(Beginning of SOURCE EXTRACT)

ARE THERE ANY BENEFITS IN THIS ADVERSITY?
The COVID-19 outbreak will challenge how we all do business – in both the short and the long run. Can any benefits come out of this situation?
In 2008, we went through a deep financial crisis. At the time, I crossed the province of Ontario on behalf of the Excellence for Manufacturing Consortium. As I met with manufacturers, I learned that they were using more than 50% of their energy when they had no production, or only limited production.
They had no idea. The meter was running, but they didn’t have a clue how much their utilities were costing. Eliminating their wasteful energy use was a quick way to cushion the negative impacts on their bottom line.
Today, the threat of COVID-19 feels somewhat similar to the financial turmoil we experienced then.
And, like the last crisis, I recognize that energy and water costs are the last thing on your mind.
In the weeks and months to come, your operations are going to be modified. Your business continuity may be challenged.

(End of SOURCE EXTRACT)

* THINGS TO DO:
a - In the COVID-19 article, what share of their energy were the manufacturers using when they had no production or only limited production?
b - Revise the COVID-19 article between "The COVID-19 outbreak" and "only limited production.", inclusive, changing "Ontario" to "Quebec".
c - Continue the COVID-19 article after its final sentence.

(Beginning of EXTRACTED ENTRIES)

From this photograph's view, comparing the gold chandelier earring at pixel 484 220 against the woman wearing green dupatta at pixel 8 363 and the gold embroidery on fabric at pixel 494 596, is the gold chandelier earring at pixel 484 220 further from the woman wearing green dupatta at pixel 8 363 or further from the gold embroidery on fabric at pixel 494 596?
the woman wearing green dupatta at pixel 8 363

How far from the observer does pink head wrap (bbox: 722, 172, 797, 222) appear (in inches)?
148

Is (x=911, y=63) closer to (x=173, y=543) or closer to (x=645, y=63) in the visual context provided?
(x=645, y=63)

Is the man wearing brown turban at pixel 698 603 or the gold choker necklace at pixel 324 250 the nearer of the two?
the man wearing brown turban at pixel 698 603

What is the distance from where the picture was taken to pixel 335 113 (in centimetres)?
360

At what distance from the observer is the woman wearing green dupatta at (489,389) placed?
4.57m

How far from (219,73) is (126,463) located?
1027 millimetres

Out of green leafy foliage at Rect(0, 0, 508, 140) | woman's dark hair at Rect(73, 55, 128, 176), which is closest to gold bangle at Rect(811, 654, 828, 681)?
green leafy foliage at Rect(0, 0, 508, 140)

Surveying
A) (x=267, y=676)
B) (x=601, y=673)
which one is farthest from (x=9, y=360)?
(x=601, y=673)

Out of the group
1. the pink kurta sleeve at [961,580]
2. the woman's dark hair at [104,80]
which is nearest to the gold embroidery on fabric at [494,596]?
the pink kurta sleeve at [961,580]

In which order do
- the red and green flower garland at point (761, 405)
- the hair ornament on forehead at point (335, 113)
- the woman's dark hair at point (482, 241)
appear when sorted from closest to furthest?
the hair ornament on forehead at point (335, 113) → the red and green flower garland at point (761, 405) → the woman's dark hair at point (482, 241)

(End of EXTRACTED ENTRIES)
(Beginning of EXTRACTED ENTRIES)

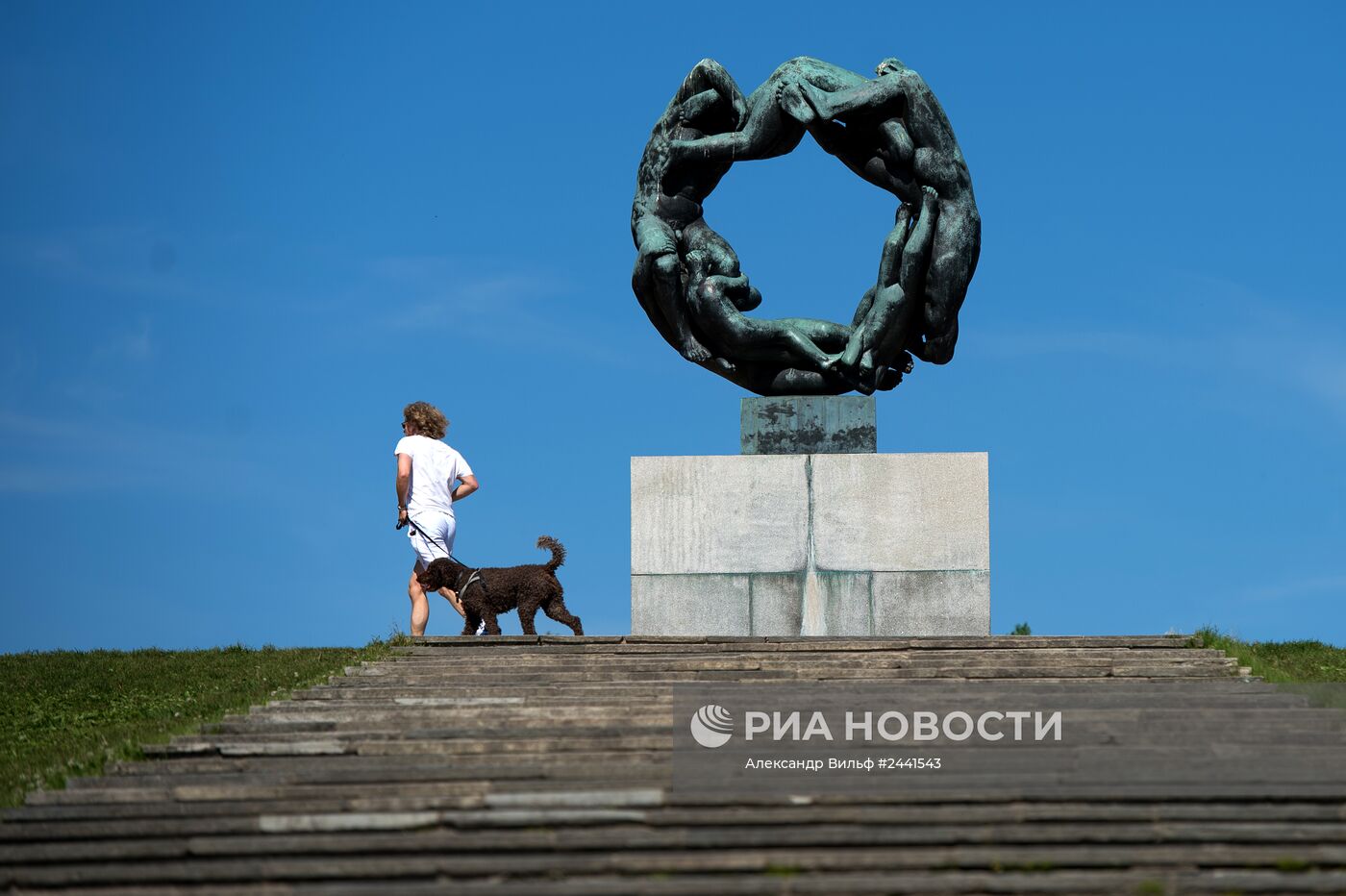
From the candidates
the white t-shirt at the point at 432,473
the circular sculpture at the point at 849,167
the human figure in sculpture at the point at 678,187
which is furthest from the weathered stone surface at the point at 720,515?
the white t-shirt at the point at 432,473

(End of EXTRACTED ENTRIES)

* PER-TASK ANSWERS:
a - More than 50%.

b -
The COVID-19 outbreak will challenge how we all do business – in both the short and the long run. Can any benefits come out of this situation?
In 2008, we went through a deep financial crisis. At the time, I crossed the province of Quebec on behalf of the Excellence for Manufacturing Consortium. As I met with manufacturers, I learned that they were using more than 50% of their energy when they had no production, or only limited production.

c -
However, based on the lessons from more than a decade ago, I want you to add energy and water use to your checklist for action. This is a low cost action and it will eliminate any energy and water use that is not required. These are expenses your organization does not need.
This COVID-19, like the 2008 financial storm, will eventually pass. When it does, your business, like others, will ramp up production to meet pent up demand. At that point, you will still need to be mindful of the utilities in your cost structure.
Pay attention now. It will serve you well. Planning for your future energy requirements will also serve you well. Tracking energy use today will enable you to control your costs – now, and tomorrow.
The COVID-19 crisis has put other risks to the back seat. Let’s learn the business lessons from this crisis so we will know what to do when we find ourselves in the next one.